◆ Assignment:
Repeat the entire listing exactly. Omit all pictures.
────────────────────
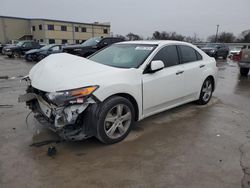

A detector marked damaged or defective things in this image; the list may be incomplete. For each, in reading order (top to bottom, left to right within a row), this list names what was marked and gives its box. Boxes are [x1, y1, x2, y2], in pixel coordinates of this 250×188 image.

damaged front bumper [18, 86, 97, 140]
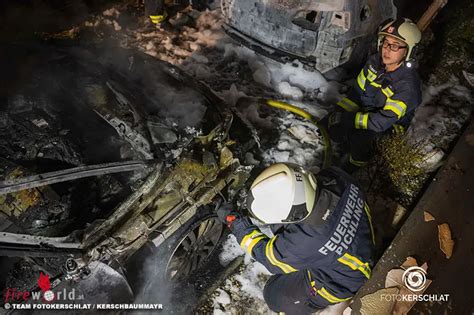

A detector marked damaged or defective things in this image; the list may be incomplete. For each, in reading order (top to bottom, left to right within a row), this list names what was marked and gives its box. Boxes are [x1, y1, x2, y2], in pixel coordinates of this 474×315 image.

charred car body [222, 0, 396, 74]
burned car wreck [222, 0, 396, 74]
burned car wreck [0, 43, 258, 302]
charred car body [0, 43, 260, 302]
────────────────────
◆ Output of the task:
A detector marked damaged or defective things in this image; the list may be incomplete. For each, in reading order (top to bottom, left to right within a row), this list names what was marked and gives its box. Boxes are [x1, y1, x2, y2], in pixel coordinates of this 250×188 image.

damaged front bumper [18, 86, 97, 140]

A detector marked damaged or defective things in this image; the list may be incomplete. For each, in reading order (top to bottom, left to right within a row), this list names what was marked and gives its box. Boxes are [x1, y1, x2, y2], in pixel coordinates of this 474×315 image.

charred car body [222, 0, 396, 74]
burned car wreck [222, 0, 396, 74]
burned car wreck [0, 43, 258, 302]
charred car body [0, 43, 260, 302]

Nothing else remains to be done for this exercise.